> [EXERCISE REQUIREMENTS]: Could you reproduce, word for word, the passage of the discussion of Jaguar's floating-point pipes below that lies between "They can do" and "be all about.", inclusive?

___ GIVEN TEXT ___

It is a dual issue architecture, it has two FPU/SIMD pipes so it can do separate MUL and ADD instructions at the same time. There is nothing misleading.
And AVX also does not include FMA, it's a separate extension (or actually two separate ones if you count FMA3 and FMA4).
But what is more interesting is that the DP multiplier is obviously only 1:4 rate. While Jaguar can do 4 SP muls (+ 4 SP adds), it can do only a single DP mul (+ 2 DP adds) in a cycle.
They can do multiples and adds at the same time -- as separate instructions on separate registers, issued to separate execution units. This is different from doing FMA, where you do an add immediately on the result of the multiply and a third register. Which is better? It's complicated. Separate units often have lower latencies for FADD, which helps in some situations, but longer latencies when you are doing FMA, which is what a lot of the vector math you do will be all about.

___ GIVEN MATERIAL ___

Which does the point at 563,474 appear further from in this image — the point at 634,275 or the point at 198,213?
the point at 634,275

___

> [WORKED SOLUTION]:
They can do multiples and adds at the same time -- as separate instructions on separate registers, issued to separate execution units. This is different from doing FMA, where you do an add immediately on the result of the multiply and a third register. Which is better? It's complicated. Separate units often have lower latencies for FADD, which helps in some situations, but longer latencies when you are doing FMA, which is what a lot of the vector math you do will be all about.